# Task instructions
A – According to the passage on the painter's brush, what kind of brushes does the painter use?
B – Duplicate everything in the passage on the painter's brush from "To see the brush" down to "of my painting.".

# Quoted passage
···

The brush paints the story, but inside the ark, the brush is part of the story. The animals are engaged in recreating the elements destroyed by the flood: the sun, the full and quarter moon, and the rainbow. Once this is done, and the creative process is complete, the animals return these forces to the sky, and the ark can land. The animals have used the brush to recreate the world.

The ark, isolated from worldly concerns, is a haven which allows reflection and nurtures the imagination. Inside the ark we see a rabbit sweep a brush across the face of the moon. Its motion creates the ark of the quarter moon, and the shape of the moon continues the gesture. The brush becomes the source of transformation.

Inside the Ark, 1993-95, right panel, oil on canvas and hydrocal bas-reliefs, 46 x 162 inches

To see the brush as an object, separate from its use, I needed to take a fresh look at it, to observe its typical gesture, as it pressed along the surface. The brush is like an extension of my hand. I use very soft sable brushes which I carefully maintain and know very well. Yet for all this familiarity, I realize that I don’t actually look at the brush. Generally, I don’t observe it’s motion or analyze its gesture. I experience it as part of the flow of the form I make and not as the focus of my painting.

I was startled, therefore, when I took a new look at the brush as a subject. I saw freshly how it moved, how the hair caught the light as it twisted and turned. How strange to make the process my subject and to cast the brush as an actor rather than stage hand. The brush personifies the act of painting, of creating, and finally of empowering. The brush as subject first emerges in my Tree Goddess series where she wears one in her headdress as she brings color to New York. It continues in the installation in Giverny where the Tree Goddess holds a brush as she paints blue dots on the Impressionist flowers.

···

# Listing
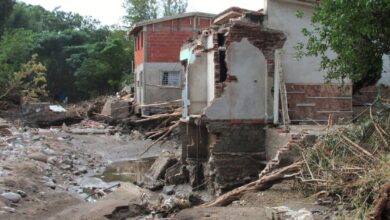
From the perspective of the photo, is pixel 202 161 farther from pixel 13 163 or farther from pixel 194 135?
pixel 13 163

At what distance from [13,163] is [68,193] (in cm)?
238

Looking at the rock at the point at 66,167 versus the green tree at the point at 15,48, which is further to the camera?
the green tree at the point at 15,48

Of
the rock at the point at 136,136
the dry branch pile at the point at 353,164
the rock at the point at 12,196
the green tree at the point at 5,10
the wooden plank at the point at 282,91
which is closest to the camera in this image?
the dry branch pile at the point at 353,164

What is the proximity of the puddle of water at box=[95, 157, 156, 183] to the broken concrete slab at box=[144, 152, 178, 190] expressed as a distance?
1.35 feet

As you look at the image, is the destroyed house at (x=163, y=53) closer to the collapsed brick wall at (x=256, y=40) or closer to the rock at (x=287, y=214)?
the collapsed brick wall at (x=256, y=40)

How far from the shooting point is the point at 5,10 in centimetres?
4278

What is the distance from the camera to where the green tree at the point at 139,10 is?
1836 inches

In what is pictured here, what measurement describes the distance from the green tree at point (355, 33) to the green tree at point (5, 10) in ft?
125

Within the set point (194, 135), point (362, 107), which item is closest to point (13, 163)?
point (194, 135)

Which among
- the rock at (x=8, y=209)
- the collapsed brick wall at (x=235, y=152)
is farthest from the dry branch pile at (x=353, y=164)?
the rock at (x=8, y=209)

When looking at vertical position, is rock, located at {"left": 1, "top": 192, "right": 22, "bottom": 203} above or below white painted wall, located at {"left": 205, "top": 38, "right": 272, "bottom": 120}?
below

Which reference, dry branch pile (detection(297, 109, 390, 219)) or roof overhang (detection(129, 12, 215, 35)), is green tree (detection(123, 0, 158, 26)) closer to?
roof overhang (detection(129, 12, 215, 35))

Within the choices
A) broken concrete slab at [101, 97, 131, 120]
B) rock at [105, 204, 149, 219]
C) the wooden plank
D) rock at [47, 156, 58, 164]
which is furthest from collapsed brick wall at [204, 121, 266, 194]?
broken concrete slab at [101, 97, 131, 120]

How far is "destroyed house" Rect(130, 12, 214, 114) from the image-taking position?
2641cm
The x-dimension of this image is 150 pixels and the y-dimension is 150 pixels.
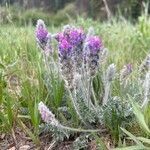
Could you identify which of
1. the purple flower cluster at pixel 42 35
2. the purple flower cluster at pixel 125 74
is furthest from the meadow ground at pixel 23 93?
the purple flower cluster at pixel 42 35

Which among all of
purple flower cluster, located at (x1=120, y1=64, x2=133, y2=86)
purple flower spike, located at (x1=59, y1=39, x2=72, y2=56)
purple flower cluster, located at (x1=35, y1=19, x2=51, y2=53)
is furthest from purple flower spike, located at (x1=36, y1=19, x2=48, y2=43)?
purple flower cluster, located at (x1=120, y1=64, x2=133, y2=86)

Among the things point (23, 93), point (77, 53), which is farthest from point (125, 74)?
point (23, 93)

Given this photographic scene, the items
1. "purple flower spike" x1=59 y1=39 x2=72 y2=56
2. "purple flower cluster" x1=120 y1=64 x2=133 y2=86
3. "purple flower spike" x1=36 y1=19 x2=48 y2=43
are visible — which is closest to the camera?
"purple flower spike" x1=59 y1=39 x2=72 y2=56

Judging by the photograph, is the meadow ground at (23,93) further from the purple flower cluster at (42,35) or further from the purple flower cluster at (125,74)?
the purple flower cluster at (42,35)

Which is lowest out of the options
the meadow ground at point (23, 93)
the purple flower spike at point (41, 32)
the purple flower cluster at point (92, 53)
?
the meadow ground at point (23, 93)

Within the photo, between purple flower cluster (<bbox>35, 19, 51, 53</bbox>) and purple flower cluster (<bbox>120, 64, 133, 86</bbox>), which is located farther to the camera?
purple flower cluster (<bbox>120, 64, 133, 86</bbox>)

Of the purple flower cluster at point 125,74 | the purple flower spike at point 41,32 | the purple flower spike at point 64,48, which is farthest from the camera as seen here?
the purple flower cluster at point 125,74

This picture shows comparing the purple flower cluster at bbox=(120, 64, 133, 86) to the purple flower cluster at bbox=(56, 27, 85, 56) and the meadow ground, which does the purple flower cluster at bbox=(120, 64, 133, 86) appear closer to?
the meadow ground

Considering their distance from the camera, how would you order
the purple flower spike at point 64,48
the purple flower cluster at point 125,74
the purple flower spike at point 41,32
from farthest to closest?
the purple flower cluster at point 125,74 → the purple flower spike at point 41,32 → the purple flower spike at point 64,48

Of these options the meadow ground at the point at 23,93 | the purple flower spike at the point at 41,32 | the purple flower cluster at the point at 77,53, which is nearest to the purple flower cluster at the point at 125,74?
the meadow ground at the point at 23,93

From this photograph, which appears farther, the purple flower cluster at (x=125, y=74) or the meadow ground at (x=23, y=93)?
the purple flower cluster at (x=125, y=74)

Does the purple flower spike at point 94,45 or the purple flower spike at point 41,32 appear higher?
the purple flower spike at point 41,32

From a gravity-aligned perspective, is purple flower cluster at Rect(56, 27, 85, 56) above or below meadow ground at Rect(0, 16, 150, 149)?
above
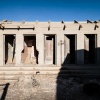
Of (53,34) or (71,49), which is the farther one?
(71,49)

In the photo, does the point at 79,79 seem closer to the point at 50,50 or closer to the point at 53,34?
the point at 50,50

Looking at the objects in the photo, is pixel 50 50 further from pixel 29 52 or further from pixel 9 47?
pixel 9 47

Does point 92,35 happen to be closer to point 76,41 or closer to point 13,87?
point 76,41

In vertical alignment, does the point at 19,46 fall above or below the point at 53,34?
below

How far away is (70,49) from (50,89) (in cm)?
596

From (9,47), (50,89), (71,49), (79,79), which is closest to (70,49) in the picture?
(71,49)

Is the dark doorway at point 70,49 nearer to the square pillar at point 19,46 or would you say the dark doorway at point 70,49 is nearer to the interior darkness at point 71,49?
the interior darkness at point 71,49

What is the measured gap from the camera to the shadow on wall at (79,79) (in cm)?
1141

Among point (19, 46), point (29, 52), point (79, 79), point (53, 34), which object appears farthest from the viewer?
point (29, 52)

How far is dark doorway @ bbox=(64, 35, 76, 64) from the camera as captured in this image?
16844mm

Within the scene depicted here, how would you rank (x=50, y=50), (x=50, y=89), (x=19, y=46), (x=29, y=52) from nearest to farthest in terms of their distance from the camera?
(x=50, y=89), (x=19, y=46), (x=50, y=50), (x=29, y=52)

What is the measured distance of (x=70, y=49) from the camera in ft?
57.4

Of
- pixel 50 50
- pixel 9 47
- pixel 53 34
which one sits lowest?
pixel 50 50

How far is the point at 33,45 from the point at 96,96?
8521 millimetres
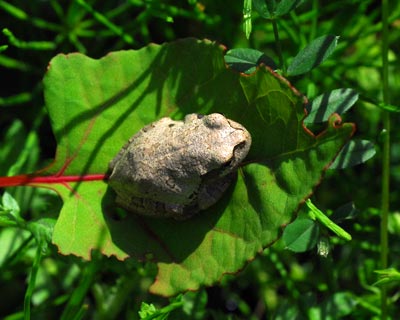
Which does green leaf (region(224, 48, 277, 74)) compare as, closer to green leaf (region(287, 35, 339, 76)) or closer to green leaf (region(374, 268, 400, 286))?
green leaf (region(287, 35, 339, 76))

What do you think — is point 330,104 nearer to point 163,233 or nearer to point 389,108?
point 389,108

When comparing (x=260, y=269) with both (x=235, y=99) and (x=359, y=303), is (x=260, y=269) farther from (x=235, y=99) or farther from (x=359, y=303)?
(x=235, y=99)

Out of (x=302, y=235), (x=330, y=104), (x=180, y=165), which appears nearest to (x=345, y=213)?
(x=302, y=235)

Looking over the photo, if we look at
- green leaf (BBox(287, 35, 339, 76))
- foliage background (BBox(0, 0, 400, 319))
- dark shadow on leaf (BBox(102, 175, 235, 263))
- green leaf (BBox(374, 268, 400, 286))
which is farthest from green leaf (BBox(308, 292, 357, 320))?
green leaf (BBox(287, 35, 339, 76))

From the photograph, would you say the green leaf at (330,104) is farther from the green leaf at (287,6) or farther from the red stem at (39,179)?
the red stem at (39,179)

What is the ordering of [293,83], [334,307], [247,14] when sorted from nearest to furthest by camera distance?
[247,14] → [334,307] → [293,83]
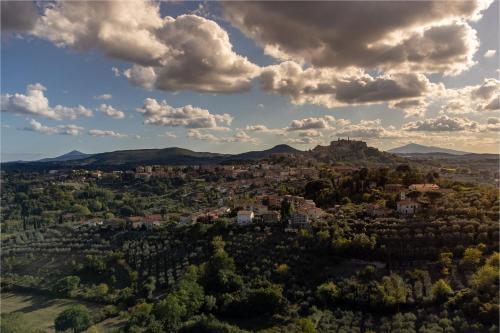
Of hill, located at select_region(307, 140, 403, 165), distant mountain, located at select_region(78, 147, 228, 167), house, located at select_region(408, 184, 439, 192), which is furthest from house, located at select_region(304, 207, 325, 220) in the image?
distant mountain, located at select_region(78, 147, 228, 167)

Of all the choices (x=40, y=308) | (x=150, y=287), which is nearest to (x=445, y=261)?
(x=150, y=287)

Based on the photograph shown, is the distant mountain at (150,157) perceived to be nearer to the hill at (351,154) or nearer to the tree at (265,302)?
the hill at (351,154)

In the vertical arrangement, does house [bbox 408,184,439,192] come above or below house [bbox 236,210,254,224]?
above

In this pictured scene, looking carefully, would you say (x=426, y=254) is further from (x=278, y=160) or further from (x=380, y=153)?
(x=380, y=153)

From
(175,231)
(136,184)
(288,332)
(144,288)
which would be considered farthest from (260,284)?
(136,184)

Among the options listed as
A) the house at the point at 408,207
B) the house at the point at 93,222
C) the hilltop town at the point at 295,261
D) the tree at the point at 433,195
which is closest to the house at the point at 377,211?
the hilltop town at the point at 295,261

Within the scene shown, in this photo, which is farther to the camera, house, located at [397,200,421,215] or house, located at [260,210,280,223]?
house, located at [260,210,280,223]

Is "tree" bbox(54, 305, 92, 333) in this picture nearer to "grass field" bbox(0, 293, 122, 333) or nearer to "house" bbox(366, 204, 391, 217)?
"grass field" bbox(0, 293, 122, 333)

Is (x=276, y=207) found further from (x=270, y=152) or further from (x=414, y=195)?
(x=270, y=152)
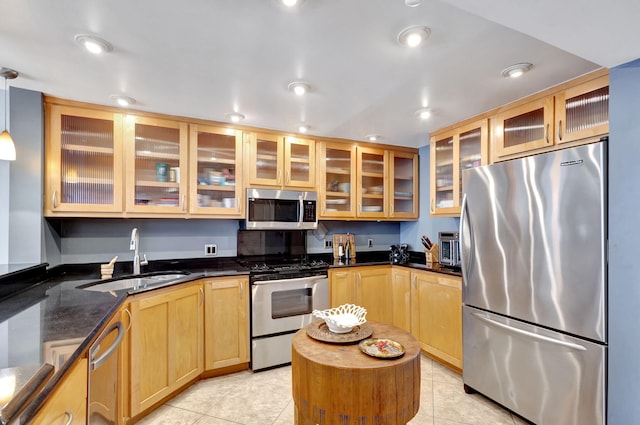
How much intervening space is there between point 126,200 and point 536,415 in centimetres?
342

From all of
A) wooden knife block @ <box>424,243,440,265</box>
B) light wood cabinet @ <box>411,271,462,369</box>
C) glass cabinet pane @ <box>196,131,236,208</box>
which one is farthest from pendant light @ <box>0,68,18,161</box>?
wooden knife block @ <box>424,243,440,265</box>

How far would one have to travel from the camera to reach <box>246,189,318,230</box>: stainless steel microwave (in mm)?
3078

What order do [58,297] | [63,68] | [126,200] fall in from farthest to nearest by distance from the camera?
[126,200] → [63,68] → [58,297]

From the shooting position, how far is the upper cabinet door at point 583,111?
1.91 meters

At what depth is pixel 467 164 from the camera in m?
2.92

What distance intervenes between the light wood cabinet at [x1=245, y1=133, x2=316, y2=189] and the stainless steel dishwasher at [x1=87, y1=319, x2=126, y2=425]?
1.80m

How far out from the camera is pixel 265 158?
322 centimetres

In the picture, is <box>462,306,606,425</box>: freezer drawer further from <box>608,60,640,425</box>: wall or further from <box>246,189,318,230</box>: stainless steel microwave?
<box>246,189,318,230</box>: stainless steel microwave

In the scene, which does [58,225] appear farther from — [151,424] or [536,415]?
[536,415]

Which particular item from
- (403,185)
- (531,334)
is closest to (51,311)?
(531,334)

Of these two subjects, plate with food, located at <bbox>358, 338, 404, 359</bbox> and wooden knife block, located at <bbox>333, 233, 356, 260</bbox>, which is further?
wooden knife block, located at <bbox>333, 233, 356, 260</bbox>

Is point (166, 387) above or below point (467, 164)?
below

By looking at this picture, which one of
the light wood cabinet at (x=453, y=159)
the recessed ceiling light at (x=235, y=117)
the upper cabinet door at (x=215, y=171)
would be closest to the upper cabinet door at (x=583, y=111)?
the light wood cabinet at (x=453, y=159)

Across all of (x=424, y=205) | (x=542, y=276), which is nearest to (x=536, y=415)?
(x=542, y=276)
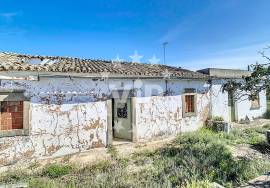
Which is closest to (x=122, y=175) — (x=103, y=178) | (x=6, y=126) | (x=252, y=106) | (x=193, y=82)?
(x=103, y=178)

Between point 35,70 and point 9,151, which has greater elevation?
point 35,70

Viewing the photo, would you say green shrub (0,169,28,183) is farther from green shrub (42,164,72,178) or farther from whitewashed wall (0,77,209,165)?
whitewashed wall (0,77,209,165)

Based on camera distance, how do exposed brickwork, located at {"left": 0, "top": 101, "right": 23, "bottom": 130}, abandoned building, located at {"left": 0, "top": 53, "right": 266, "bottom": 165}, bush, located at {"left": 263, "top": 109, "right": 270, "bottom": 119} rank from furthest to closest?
bush, located at {"left": 263, "top": 109, "right": 270, "bottom": 119} < abandoned building, located at {"left": 0, "top": 53, "right": 266, "bottom": 165} < exposed brickwork, located at {"left": 0, "top": 101, "right": 23, "bottom": 130}

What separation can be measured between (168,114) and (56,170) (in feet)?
21.7

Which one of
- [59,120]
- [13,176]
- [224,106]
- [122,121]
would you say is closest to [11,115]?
[59,120]

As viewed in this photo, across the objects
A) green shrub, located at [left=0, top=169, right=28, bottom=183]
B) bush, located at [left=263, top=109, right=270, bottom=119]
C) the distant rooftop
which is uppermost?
the distant rooftop

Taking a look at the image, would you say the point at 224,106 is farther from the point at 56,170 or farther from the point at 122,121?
the point at 56,170

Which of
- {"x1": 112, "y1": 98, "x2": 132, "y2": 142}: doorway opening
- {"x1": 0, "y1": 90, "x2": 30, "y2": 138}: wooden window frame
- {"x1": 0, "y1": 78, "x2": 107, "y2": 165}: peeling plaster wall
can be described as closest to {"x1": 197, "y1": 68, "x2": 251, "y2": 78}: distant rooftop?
{"x1": 112, "y1": 98, "x2": 132, "y2": 142}: doorway opening

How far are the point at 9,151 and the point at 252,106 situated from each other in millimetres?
15595

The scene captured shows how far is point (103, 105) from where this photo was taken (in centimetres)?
1011

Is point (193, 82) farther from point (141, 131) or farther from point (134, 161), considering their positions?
point (134, 161)

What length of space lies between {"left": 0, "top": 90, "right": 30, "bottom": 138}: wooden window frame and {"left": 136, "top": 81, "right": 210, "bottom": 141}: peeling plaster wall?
15.6 ft

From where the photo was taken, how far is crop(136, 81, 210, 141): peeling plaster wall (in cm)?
1139

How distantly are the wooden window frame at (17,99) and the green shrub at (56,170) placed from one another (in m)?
1.58
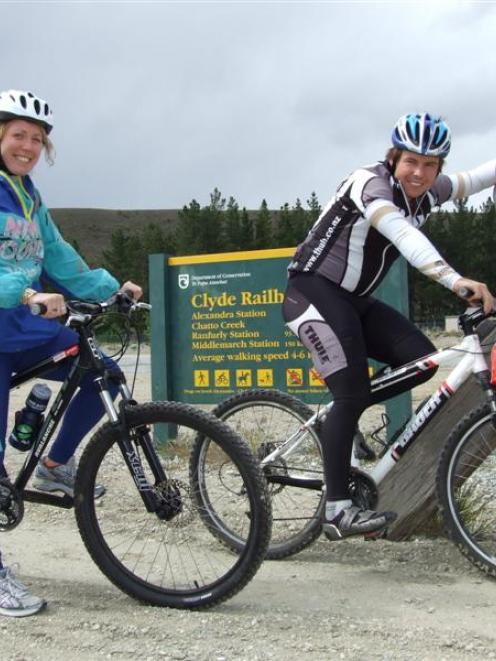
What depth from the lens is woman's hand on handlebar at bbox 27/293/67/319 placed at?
3.18 metres

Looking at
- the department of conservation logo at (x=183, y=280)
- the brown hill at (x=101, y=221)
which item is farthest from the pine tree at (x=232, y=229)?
the brown hill at (x=101, y=221)

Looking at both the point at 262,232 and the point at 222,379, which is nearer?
the point at 222,379

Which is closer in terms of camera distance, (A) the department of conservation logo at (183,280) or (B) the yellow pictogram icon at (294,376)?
(B) the yellow pictogram icon at (294,376)

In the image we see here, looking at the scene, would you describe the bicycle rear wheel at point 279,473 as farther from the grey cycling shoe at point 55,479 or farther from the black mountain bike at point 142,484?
the grey cycling shoe at point 55,479

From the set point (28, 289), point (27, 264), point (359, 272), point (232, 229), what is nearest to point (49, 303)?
point (28, 289)

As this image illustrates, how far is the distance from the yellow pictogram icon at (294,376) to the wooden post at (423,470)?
2450 mm

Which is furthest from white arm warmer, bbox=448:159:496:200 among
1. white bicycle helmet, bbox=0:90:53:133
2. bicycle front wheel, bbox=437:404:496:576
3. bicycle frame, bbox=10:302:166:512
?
white bicycle helmet, bbox=0:90:53:133

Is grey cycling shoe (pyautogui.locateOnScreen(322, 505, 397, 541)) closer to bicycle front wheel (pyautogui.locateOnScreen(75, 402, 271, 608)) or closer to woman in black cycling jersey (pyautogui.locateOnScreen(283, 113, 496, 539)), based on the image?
woman in black cycling jersey (pyautogui.locateOnScreen(283, 113, 496, 539))

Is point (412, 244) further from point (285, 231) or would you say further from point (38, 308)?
point (285, 231)

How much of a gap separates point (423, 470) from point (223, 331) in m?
3.26

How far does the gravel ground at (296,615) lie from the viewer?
286 cm

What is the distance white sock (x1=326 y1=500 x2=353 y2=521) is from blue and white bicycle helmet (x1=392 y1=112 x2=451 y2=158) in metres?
1.68

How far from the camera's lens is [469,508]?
4.01 m

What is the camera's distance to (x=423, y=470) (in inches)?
164
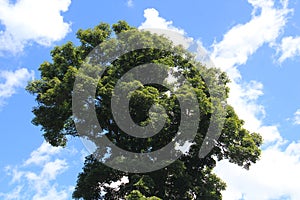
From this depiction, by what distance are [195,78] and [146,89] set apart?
3934mm

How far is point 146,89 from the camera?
71.2 ft

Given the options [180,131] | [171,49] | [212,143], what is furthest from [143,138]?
[171,49]

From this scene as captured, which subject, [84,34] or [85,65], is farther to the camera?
[84,34]

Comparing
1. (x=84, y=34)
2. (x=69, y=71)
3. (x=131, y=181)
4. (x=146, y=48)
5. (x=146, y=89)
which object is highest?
(x=84, y=34)

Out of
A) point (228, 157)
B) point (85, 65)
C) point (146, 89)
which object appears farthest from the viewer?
point (228, 157)

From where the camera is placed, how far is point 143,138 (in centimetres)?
2261

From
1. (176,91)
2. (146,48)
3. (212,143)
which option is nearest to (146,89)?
(176,91)

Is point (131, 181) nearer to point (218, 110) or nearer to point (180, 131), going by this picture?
point (180, 131)

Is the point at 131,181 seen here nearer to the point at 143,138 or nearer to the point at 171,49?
the point at 143,138

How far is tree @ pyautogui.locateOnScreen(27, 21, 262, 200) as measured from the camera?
2233 centimetres

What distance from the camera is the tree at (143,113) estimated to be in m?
22.3

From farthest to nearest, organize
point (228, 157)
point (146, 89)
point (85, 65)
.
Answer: point (228, 157)
point (85, 65)
point (146, 89)

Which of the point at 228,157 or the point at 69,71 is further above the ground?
the point at 69,71

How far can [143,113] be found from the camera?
876 inches
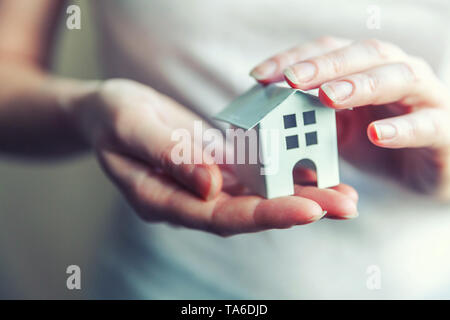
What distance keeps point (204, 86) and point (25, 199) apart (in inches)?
21.6

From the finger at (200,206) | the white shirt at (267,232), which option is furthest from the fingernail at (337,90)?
the white shirt at (267,232)

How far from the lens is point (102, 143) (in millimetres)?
632

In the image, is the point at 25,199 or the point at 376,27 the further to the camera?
the point at 25,199

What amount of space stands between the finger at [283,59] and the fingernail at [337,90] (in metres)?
0.12

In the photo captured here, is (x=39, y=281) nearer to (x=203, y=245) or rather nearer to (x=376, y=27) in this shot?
(x=203, y=245)

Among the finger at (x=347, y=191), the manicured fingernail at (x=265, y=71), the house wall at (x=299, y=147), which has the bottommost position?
the finger at (x=347, y=191)

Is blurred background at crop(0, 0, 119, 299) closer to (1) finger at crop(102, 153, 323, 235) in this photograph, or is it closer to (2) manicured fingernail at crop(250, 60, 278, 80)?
(1) finger at crop(102, 153, 323, 235)

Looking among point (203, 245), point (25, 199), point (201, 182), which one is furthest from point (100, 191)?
point (201, 182)

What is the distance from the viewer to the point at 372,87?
1.50ft

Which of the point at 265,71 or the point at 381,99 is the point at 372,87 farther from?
the point at 265,71

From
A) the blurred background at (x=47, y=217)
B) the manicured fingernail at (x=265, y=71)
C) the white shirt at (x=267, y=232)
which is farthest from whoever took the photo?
the blurred background at (x=47, y=217)

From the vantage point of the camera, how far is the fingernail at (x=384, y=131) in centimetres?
45

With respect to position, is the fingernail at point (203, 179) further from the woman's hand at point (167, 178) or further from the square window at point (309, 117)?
the square window at point (309, 117)

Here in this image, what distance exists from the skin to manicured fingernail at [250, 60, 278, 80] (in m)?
0.12
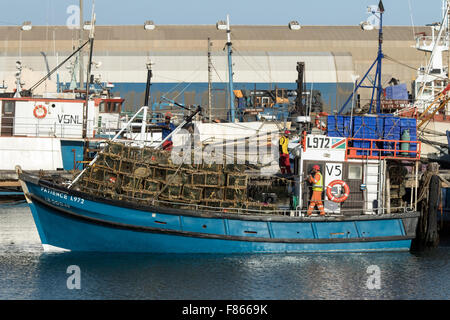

···

# Responses per task
A – Very soft sable brushes.

B –
To see the brush as an object, separate from its use, I needed to take a fresh look at it, to observe its typical gesture, as it pressed along the surface. The brush is like an extension of my hand. I use very soft sable brushes which I carefully maintain and know very well. Yet for all this familiarity, I realize that I don’t actually look at the brush. Generally, I don’t observe it’s motion or analyze its gesture. I experience it as part of the flow of the form I make and not as the focus of my painting.